Come noto, tale norma prevede l’applicazione dell’imposta di registro nella misura del 9% per gli “atti traslativi a titolo oneroso della proprietà di beni immobili in genere e atti traslativi o costitutivi di diritti reali immobiliari di godimento, compresi la rinuncia pura e semplice agli stessi, i provvedimenti di espropriazione per pubblica utilità e i trasferimenti coattivi”.
La Giurisprudenza di legittimità ha più volte espresso il suo orientamento difforme da quello dell’Ufficio, circostanziando, con la dovuta accuratezza, le motivazioni da cui traevano origine le sue conclusioni; tuttavia, solo a seguito del recente cambiamento di rotta dell’Agenzia delle Entrate, possiamo affermare che agli atti di costituzione di servitù su terreno agricolo, a favore di soggetti diversi dai coltivatori diretti e dagli imprenditori professionali, potrà applicarsi l’imposta di registro nella misura del 9%, non tralasciando il fatto che viene previsto il riesame delle controversie pendenti qualora, queste ultime, abbiano operato secondo criteri non conformi alla recente nuova impostazione.

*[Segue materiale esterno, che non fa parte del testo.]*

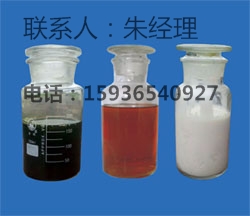 91吃瓜网
乳化剂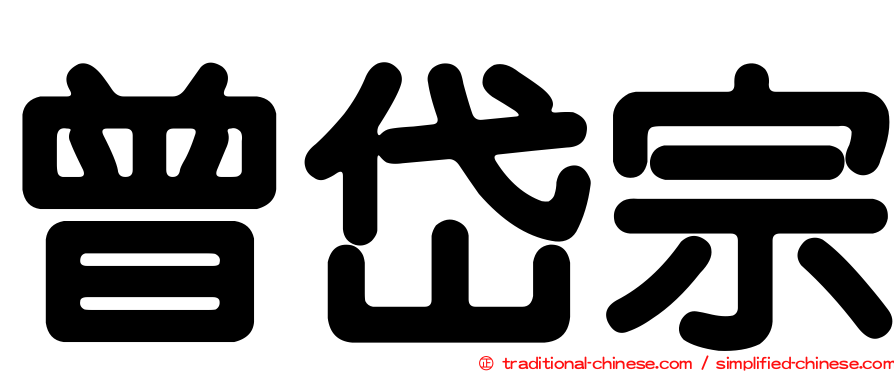 曾岱宗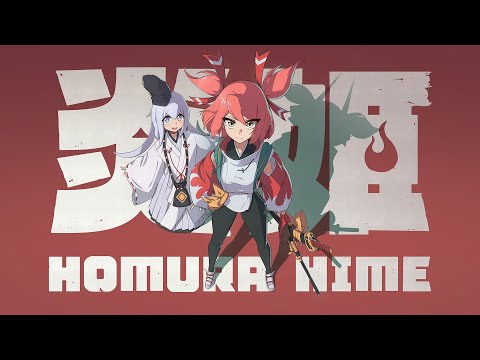 Homura Hime Gameplay Trailer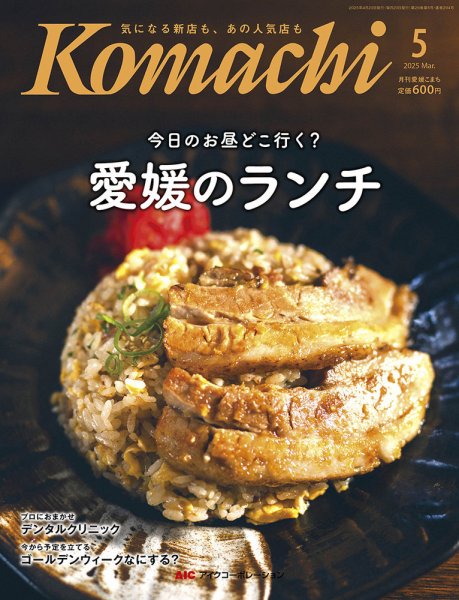 愛媛こまち 2025年5月号 (発売日2025年04月20日) 表紙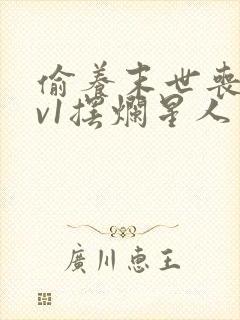 偷养末世丧尸1v1摆烂星人免费阅读小说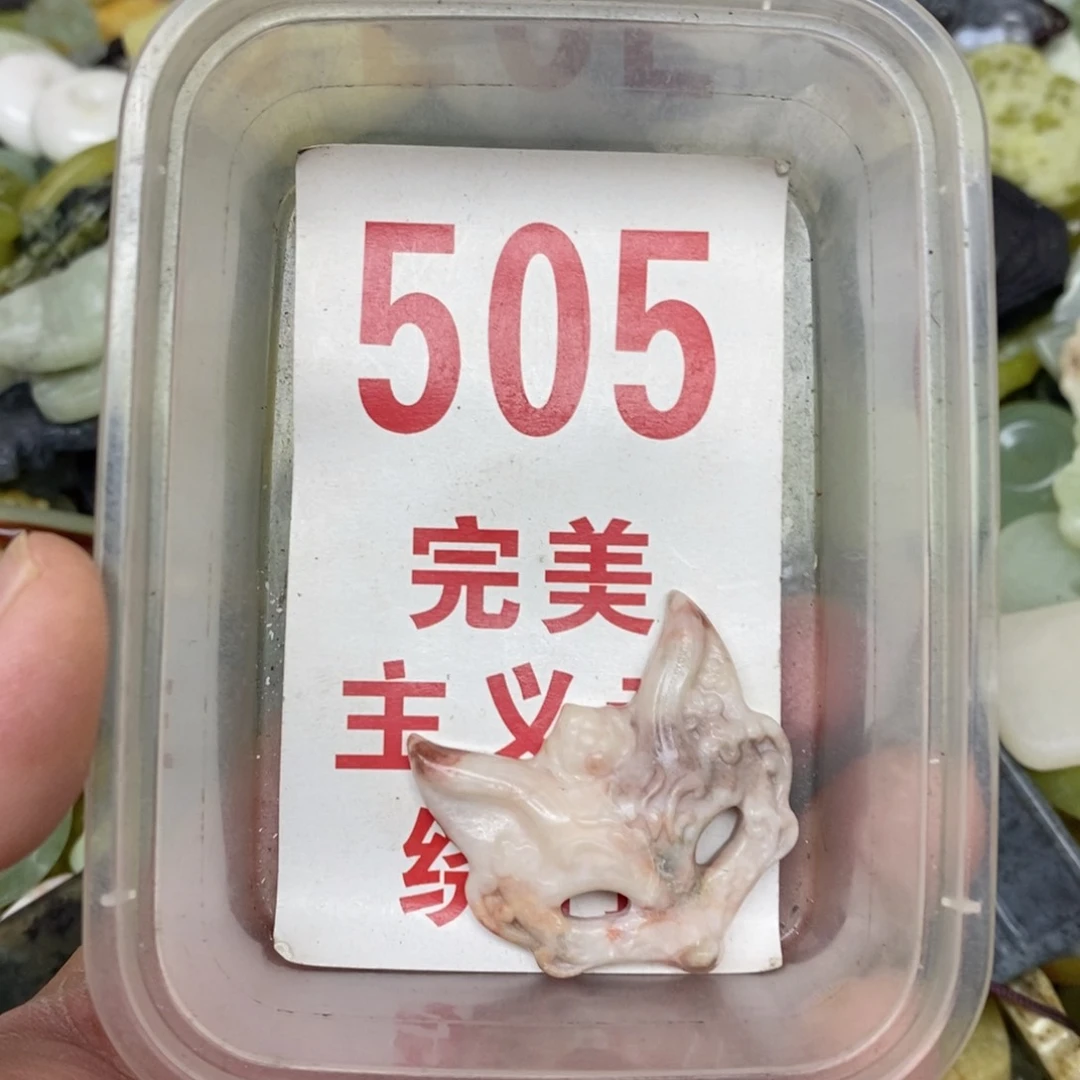 蛇纹石玉未镶嵌挂坠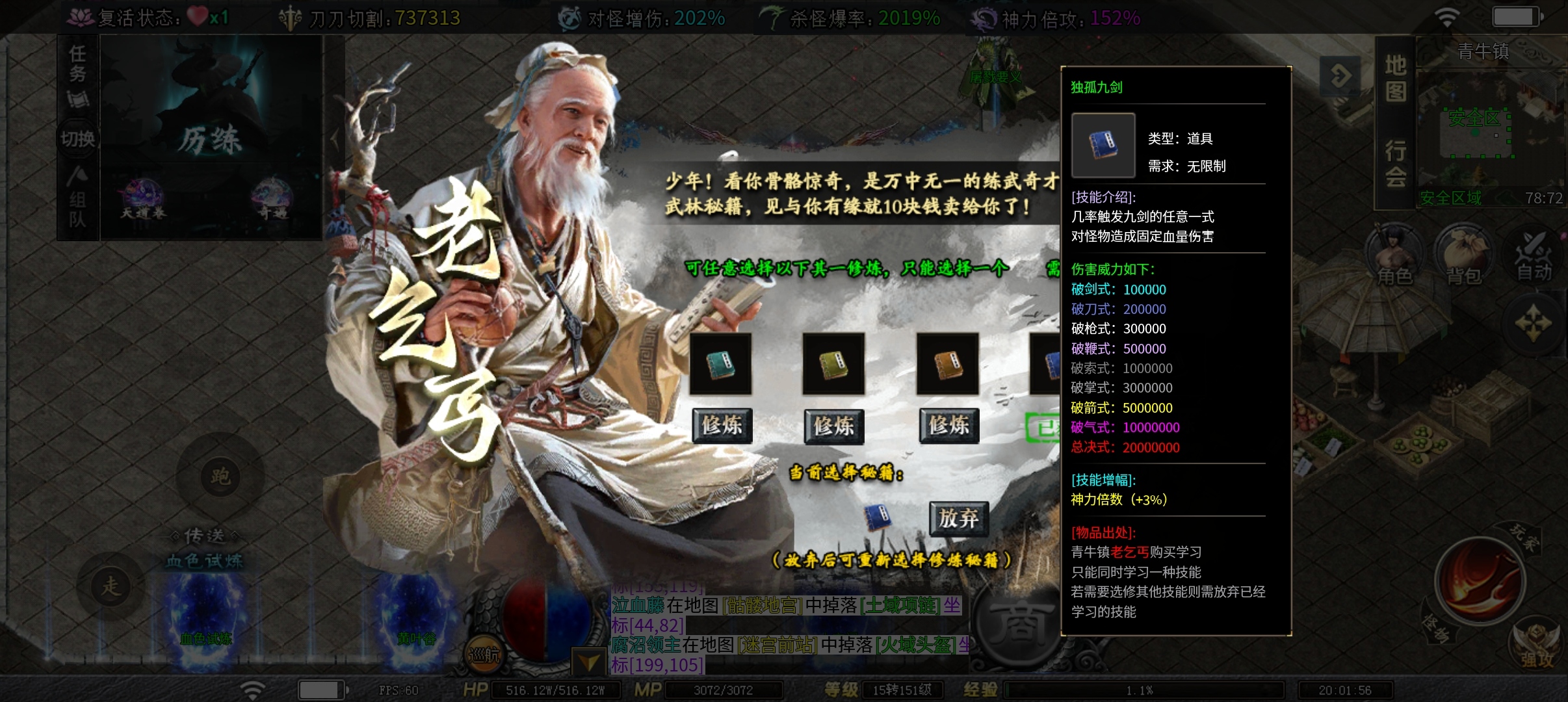 《红运沉默》零氪玩家福音：白嫖党终极发育攻略，不花钱也能称霸新区！ 红运沉默 图片 3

La Corte di Cassazione, pronunciandosi con quattro Sentenze successive (n. 22198, 22199, 22200 e 22201) depositate in data 5 settembre 2019, ha affermato un principio che tiene conto della natura propria del diritto di “servitù”, secondo quanto stabilito dagli articoli 1027 e seguenti del Codice Civile.
Come noto, la “servitù” è un diritto reale di godimento che segue il terreno e consente al proprietario del fondo “dominante” di esercitare un diritto sul fondo “servente” di proprietà altrui. In pratica, tale istituto mira a realizzare l'utilizzazione di un fondo (detto servente) per il servizio di un altro fondo (detto dominante), garantendo, di fatto, la realizzazione di un interesse generale, normalmente proiettato all’incremento produttivo.
L’impostazione data “ab origine” dall’Agenzia delle Entrate nelle verifiche effettuate in merito alle problematiche riguardanti la costituzione del diritto di servitù, prendeva come riferimento il principio sancito dall’articolo 1, punto 3, Tariffa parte prima allegata al D.P.R. n. 131/1986, il quale prevede l’applicazione dell’imposta di registro nella misura del 15% “se il trasferimento ha per oggetto terreni agricoli e relative pertinenze a favore di soggetti diversi dai coltivatori diretti e dagli imprenditori agricoli professionali, iscritti nella relativa gestione previdenziale ed assistenziale”.
Tuttavia, considerato che per sua natura giuridica, la servitù, in quanto diritto reale di godimento su fondo altrui, si costituisce e non si trasferisce, la soluzione interpretativa fornita dai Giudici di legittimità risulta essere quella che maggiormente si adatta alla fattispecie in oggetto.
Stante le considerazioni più sopra riportate, tutte le pronunce a suo tempo rilasciate dall’Amministrazione Finanziaria tramite i documenti di prassi già citati (R.M. n. 92/E/2000 e Circolare n. 18/E/0213), devono considerarsi superate, conseguentemente gli atti costituenti servitù su terreno agricolo saranno assoggettati all’imposta di registro nella misura del 9% prevista dall’articolo 1, punto 1, Tariffa parte prima allegata al D.P.R. n. 131/1986.
La Risoluzione n. 4/E del 15 gennaio 2021 dell’Agenzia delle Entrate, termina con un’ulteriore precisazione volta a dirimere i dubbi espressi da una parte della dottrina in relazione ad un comportamento burocratico spesso seguito dai contribuenti.
In particolare, viene stabilito che per gli atti costitutivi del diritto di servitù non sussiste l’obbligo di presentare domanda di “voltura”, con l’intento di aggiornare le intestazioni catastali, secondo quanto previsto dall’articolo 3 del D.P.R. del 26 ottobre 1972, mentre viene espressamente richiesta la trascrizione dei contratti che costituiscono o modificano le servitù prediali in base all’articolo 2643, comma 1, n. 4 del Codice Civile.